Here are the three current operators with links to their pages so you can explore routes and schedules. Or you can do as I frequently have: head to the nearest ferry and see where you can go! Be aware, few routes run through the evening, so if you start out late, or keep wandering till dinnertime, you may need another form of transportation back. Never fear, the bus and metro networks should suffice.
For an example of a fun trip, see the Bosphorus line I wrote about in my post, “A Five-Day Itinerary in Istanbul.”
IDO has a list of their piers here so you can see the possible starting or ending points, which is helpful before using their dropdown lists on the schedule page.

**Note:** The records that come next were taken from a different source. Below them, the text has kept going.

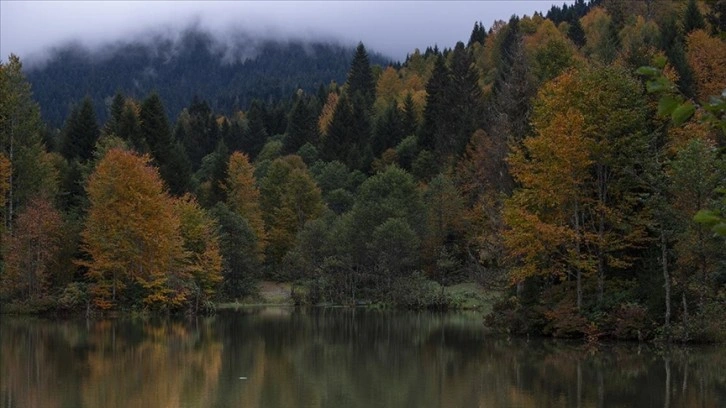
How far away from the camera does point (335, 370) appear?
78.7ft

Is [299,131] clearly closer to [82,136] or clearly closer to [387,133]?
[387,133]

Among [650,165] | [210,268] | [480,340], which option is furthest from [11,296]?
[650,165]

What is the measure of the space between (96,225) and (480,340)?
2506 cm

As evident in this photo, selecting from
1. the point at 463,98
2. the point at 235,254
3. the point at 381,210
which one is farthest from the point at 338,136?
the point at 235,254

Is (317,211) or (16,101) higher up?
(16,101)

The Marmaray line serves 43 stations from Halkalı, on the European side, to Gebze, on the Asian side. For most tourists, three stations are most useful: Yenikapı on the sea of Marmara, European side, where there is an important ferry terminal (longer routes) and a connection to the metro; Üsküdar, on the Asian side, with a ferry terminal for some Bosphorus destinations; and Sirkeci, close to the Sultanahmet attractions, Eminönü and Galata Bridge. Sirkeci, by the way, is an historic station, and used to be an endpoint of the Orient Express.
Metro / Subway
The M2 line will be of greatest interest to most tourists, as it starts from Yenikapı, with its Marmaray train connection and its ferry port proximity, and then runs north as the closest metro route to the coast along the European side of the Bosphorus. You can get a full route map as a pdf from this link.

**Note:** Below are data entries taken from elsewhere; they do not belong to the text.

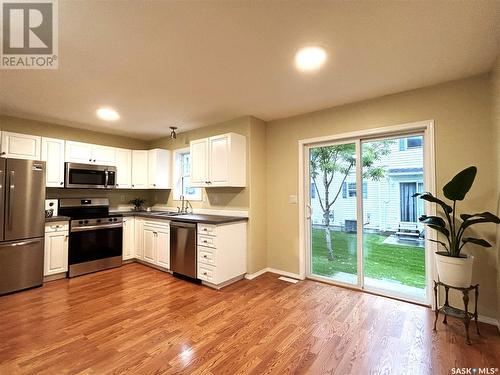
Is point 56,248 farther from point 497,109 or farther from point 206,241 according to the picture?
point 497,109

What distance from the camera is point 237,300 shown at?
291 cm

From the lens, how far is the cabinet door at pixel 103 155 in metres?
4.34

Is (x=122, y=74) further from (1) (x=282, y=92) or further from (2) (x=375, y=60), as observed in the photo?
(2) (x=375, y=60)

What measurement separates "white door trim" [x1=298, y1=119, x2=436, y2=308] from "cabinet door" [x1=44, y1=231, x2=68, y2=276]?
3.48 meters

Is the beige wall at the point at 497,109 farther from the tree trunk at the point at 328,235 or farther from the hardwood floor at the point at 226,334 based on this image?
the tree trunk at the point at 328,235

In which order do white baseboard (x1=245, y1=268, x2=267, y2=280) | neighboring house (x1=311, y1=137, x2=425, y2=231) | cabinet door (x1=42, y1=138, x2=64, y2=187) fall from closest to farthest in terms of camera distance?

The best-known tram line is the T1 which runs all the way from Bağcılar in the west, to Kabataş along the Bosphorus on the European side. When running in that direction, the last eleven stops are all of some interest for tourists: Istanbul University, with an historic hamami nearby; Beyazit, the stop for the Grand Bazaar; Çemberlitaş, with the Column of Constantine, but mostly just a central spot for exploring Fatih; Sultanahmet, for the Blue Mosque and Hagia Sophia; Gülhane, for the park and Topkapı Palace; Sirkeci for the Marmaray station; Eminönü for the spice market, the extensive ferry station, and Galata Bridge; Karaköy for Galata Tower; Tophane for Mahmud Han Fountain, the adjacent 16th-century Kilic Ali Pasha Hamami, the Tophane-I Amire Culture and Art Center museum; Fındıklı, the northernmost part of Beyoğlu district, known mostly for the Double Palaces (Çifte Saraylar), home to the Mimar Sinan Fine Arts University; and the end of the line, Kabataş, where you can take the F1 funicular up to Taksim Square, or catch a bus to Sisli, Beyoglu, Besiktas, or communities to the north along the Bosporus.
You’ll enjoy walking as much of the T1 route as you’re up for, certainly, say, from Beyazit to the Karaköy stop. But if you’re ready for a ride, you can get a map of tram routes as a pdf from this link.
I use Google maps on my phone to see how to get around when a ferry won’t serve and I’m not near the tram. A word of advice: when Google shows you a bus route, take a screen shot with the bus numbers and the starting and ending stations, and go by the screen shot as you travel. I cannot tell you how many times Google has changed routes, stops, instructions as I waited for a bus. Even when on a bus, it will change and tell me to get off at a different stop. It’s pretty good for Istanbul IF you lock into a screen shot when first you find your route.
Another word about Google maps directions, when you’re using them for walking. I have made a lot of wrong turns because the GPS reading of my location was off – maybe around the corner or a block away. Now, instead of starting from “your current location,” I look for a business and enter it as the starting point. Much surer!